STATED EXERCISE: Could you reproduce word for word the lines below, starting with the line that contains "As seen in the" and continuing through the line that contains "8.46 meters", with both of those lines included?

INPUT MATERIAL:
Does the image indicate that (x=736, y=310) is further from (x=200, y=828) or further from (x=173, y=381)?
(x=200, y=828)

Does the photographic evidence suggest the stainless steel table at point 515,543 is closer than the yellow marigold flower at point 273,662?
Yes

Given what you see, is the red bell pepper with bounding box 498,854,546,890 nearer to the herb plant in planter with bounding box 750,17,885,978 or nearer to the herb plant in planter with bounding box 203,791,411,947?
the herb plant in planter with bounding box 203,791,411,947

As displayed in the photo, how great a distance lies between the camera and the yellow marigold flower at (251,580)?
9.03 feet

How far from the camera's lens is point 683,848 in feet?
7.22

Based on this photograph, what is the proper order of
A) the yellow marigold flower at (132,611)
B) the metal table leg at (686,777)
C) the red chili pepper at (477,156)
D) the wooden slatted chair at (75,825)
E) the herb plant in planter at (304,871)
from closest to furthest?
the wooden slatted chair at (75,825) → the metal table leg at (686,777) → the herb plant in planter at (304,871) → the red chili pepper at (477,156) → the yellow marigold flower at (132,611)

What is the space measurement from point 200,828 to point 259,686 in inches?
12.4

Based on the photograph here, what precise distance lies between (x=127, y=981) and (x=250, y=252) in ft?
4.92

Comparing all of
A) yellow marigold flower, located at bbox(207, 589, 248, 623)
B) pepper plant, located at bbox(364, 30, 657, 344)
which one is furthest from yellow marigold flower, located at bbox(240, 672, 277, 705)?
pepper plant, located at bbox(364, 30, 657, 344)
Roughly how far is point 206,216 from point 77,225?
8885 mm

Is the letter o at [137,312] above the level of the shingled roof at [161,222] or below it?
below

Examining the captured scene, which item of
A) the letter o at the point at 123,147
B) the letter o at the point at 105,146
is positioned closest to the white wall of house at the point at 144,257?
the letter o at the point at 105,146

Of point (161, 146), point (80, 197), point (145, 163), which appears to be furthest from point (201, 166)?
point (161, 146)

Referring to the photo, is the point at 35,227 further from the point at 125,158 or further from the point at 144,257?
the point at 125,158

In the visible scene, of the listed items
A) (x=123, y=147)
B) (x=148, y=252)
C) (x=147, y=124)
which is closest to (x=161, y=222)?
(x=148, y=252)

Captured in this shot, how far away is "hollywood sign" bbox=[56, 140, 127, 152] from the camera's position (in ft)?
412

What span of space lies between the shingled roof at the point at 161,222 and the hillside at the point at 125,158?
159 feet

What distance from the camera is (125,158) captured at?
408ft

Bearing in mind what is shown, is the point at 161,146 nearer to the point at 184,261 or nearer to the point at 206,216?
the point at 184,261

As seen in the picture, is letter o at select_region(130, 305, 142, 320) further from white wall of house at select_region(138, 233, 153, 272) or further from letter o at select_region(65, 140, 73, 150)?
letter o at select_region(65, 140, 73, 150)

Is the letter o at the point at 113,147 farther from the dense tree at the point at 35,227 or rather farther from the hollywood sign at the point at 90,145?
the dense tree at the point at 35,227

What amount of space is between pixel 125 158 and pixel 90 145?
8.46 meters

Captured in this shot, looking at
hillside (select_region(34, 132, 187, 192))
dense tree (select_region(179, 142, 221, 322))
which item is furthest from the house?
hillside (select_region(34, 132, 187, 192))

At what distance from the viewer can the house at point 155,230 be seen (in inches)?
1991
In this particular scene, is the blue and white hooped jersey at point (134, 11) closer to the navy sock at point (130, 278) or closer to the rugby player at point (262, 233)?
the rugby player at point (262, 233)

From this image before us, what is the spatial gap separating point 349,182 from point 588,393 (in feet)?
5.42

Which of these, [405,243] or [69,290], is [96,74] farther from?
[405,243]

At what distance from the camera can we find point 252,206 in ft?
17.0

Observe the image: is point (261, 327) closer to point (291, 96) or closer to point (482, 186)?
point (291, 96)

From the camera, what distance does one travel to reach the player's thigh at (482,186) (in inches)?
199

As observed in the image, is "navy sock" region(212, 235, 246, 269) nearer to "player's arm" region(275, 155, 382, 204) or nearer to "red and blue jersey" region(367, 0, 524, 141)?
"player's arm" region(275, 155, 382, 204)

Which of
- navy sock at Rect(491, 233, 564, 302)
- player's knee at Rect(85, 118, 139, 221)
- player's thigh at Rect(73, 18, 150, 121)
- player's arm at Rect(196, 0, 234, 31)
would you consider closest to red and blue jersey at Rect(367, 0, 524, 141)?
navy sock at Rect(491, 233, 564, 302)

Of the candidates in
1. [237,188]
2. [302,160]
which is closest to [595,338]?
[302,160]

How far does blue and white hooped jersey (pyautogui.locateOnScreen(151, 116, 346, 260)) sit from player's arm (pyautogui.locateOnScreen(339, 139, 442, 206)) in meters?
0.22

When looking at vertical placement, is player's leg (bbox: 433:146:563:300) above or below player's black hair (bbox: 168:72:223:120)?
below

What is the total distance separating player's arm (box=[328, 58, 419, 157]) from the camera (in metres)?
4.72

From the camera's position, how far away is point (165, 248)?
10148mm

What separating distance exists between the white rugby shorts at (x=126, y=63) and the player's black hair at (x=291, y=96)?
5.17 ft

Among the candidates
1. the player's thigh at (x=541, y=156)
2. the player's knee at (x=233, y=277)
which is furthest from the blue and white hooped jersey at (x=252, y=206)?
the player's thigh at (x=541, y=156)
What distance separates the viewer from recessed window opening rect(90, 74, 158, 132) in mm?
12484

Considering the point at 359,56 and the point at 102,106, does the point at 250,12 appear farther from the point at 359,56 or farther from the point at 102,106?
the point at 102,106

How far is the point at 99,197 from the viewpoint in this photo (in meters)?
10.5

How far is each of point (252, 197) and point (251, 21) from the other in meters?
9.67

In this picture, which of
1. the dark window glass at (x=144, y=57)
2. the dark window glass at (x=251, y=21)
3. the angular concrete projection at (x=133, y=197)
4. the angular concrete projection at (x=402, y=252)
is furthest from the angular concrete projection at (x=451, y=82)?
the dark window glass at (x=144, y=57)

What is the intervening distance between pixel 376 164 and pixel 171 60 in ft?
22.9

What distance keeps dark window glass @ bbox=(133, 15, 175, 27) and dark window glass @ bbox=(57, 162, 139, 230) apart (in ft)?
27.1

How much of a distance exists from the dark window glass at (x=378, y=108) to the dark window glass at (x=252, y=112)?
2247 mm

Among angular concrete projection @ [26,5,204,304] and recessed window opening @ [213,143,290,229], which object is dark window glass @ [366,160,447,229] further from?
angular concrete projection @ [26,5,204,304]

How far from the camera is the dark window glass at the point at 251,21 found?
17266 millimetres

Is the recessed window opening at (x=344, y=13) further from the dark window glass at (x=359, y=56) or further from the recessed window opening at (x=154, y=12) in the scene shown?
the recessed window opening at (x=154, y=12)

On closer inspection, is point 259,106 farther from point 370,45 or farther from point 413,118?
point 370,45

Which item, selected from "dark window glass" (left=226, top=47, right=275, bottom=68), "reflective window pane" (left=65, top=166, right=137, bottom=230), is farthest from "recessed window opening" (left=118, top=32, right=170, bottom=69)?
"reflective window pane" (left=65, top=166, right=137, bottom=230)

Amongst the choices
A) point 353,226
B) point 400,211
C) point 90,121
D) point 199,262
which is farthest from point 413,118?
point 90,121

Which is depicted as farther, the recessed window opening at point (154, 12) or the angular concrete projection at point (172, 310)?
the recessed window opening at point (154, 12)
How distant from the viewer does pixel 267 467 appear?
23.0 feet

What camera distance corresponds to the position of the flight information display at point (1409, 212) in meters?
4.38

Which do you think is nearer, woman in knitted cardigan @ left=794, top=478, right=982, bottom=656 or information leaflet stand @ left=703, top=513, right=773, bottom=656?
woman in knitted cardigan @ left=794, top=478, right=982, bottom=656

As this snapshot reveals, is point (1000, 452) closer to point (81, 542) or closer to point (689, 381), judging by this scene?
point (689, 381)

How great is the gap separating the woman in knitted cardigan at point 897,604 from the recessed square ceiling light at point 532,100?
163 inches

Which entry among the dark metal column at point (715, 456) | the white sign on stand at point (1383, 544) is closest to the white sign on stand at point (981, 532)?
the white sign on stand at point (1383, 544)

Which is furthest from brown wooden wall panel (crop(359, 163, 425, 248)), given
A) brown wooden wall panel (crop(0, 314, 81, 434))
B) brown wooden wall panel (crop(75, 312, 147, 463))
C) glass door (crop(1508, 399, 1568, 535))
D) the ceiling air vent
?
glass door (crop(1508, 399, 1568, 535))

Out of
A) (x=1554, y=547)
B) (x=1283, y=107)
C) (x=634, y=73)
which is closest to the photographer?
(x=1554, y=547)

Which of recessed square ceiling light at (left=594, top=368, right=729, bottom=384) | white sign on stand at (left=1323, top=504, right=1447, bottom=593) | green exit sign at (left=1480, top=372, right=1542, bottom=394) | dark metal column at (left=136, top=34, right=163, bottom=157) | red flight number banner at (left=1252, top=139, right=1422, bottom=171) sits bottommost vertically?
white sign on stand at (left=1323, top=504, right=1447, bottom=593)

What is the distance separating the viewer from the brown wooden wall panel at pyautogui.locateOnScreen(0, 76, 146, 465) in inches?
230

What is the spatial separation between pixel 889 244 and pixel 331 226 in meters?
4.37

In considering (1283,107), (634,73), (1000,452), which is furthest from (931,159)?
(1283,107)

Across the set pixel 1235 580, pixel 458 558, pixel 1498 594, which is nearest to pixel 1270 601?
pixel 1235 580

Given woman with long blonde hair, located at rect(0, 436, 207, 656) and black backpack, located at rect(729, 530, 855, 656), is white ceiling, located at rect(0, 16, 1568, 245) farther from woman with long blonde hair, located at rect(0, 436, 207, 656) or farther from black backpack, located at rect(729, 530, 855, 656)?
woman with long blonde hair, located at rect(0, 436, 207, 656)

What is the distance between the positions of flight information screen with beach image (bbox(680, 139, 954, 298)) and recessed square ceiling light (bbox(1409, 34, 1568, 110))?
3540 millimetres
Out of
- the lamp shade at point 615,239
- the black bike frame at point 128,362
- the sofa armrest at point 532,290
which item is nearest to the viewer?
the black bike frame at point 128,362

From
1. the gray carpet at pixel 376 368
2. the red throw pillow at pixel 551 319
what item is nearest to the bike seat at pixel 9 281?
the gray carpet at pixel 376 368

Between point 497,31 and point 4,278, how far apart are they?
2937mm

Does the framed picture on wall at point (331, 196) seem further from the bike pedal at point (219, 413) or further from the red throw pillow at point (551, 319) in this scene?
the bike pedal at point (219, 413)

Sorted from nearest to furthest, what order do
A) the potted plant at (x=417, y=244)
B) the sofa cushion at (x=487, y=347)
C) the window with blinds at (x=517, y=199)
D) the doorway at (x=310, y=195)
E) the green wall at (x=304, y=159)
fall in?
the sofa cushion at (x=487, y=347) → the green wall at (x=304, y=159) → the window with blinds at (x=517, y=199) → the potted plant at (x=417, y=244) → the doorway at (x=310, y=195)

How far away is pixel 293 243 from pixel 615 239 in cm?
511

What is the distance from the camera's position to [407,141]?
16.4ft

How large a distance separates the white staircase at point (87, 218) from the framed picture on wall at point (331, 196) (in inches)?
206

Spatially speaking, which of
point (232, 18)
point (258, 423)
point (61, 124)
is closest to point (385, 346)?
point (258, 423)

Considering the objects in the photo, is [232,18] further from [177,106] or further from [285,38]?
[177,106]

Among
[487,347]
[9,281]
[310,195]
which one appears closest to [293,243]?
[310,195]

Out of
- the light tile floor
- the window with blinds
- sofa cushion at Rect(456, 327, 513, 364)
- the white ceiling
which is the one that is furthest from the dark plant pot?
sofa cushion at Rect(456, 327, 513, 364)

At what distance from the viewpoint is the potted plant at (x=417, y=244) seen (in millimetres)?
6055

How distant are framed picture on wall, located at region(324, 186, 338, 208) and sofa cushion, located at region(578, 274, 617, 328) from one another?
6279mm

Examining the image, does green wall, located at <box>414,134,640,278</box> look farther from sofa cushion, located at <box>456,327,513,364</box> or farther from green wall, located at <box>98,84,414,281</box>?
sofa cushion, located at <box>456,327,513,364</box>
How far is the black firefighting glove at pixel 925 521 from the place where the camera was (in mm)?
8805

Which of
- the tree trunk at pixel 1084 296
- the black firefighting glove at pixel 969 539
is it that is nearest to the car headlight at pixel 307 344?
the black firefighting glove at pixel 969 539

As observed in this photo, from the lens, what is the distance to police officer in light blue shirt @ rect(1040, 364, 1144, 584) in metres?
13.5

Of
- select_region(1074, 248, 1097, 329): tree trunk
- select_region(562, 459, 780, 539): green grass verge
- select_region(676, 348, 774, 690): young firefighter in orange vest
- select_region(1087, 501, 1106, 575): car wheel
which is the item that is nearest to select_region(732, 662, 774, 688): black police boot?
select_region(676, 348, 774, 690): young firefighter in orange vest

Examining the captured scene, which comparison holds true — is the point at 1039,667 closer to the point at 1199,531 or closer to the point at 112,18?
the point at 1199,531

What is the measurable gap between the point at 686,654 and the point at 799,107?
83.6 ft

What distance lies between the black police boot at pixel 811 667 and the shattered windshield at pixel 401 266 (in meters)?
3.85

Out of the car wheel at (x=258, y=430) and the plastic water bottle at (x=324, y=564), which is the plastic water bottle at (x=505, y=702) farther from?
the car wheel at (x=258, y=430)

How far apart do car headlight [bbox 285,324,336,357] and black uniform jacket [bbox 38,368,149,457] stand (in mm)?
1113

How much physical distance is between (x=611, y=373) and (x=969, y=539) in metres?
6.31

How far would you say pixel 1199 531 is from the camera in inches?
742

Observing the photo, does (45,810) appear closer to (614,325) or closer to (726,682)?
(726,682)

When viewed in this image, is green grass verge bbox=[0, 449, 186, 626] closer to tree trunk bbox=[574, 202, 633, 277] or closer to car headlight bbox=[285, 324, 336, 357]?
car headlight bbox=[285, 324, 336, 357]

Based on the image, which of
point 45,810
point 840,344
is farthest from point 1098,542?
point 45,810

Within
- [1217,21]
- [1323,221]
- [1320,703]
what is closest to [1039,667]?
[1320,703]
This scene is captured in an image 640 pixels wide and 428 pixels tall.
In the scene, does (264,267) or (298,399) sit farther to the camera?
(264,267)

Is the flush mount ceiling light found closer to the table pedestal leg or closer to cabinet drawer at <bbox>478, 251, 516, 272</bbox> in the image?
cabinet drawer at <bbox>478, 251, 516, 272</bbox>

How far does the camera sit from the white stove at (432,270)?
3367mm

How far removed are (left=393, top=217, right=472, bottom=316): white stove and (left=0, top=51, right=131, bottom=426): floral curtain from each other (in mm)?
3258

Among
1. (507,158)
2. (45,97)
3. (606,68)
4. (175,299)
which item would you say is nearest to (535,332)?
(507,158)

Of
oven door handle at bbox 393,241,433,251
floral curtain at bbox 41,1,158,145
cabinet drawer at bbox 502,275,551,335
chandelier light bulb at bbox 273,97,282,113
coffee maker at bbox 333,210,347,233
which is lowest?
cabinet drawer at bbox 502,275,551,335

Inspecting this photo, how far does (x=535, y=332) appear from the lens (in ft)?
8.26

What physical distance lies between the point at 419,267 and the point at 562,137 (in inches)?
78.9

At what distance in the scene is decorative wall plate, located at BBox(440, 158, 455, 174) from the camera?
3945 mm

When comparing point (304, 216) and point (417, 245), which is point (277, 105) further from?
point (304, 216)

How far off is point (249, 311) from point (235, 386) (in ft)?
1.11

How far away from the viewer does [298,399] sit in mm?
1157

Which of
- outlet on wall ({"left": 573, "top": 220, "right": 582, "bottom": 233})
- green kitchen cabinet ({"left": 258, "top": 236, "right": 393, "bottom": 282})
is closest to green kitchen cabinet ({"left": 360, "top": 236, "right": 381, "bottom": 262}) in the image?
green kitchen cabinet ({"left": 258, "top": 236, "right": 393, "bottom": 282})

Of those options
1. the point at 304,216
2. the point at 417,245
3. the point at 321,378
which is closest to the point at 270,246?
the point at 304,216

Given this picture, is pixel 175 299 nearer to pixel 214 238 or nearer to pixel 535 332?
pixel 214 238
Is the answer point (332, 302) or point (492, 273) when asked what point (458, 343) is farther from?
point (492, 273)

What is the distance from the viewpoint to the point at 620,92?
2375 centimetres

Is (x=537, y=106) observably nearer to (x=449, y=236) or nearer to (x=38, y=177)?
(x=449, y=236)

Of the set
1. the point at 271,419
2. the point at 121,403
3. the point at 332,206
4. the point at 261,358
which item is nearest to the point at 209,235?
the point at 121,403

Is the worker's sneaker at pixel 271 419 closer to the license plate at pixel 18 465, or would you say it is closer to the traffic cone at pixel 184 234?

EXERCISE RESULT:
As seen in the picture, is letter o at select_region(130, 305, 142, 320) further from white wall of house at select_region(138, 233, 153, 272) or further from letter o at select_region(65, 140, 73, 150)?
letter o at select_region(65, 140, 73, 150)

Is the letter o at the point at 113,147 farther from the dense tree at the point at 35,227 or rather farther from the hollywood sign at the point at 90,145?
the dense tree at the point at 35,227

What amount of space is between pixel 125 158 and pixel 90 145?
8.46 meters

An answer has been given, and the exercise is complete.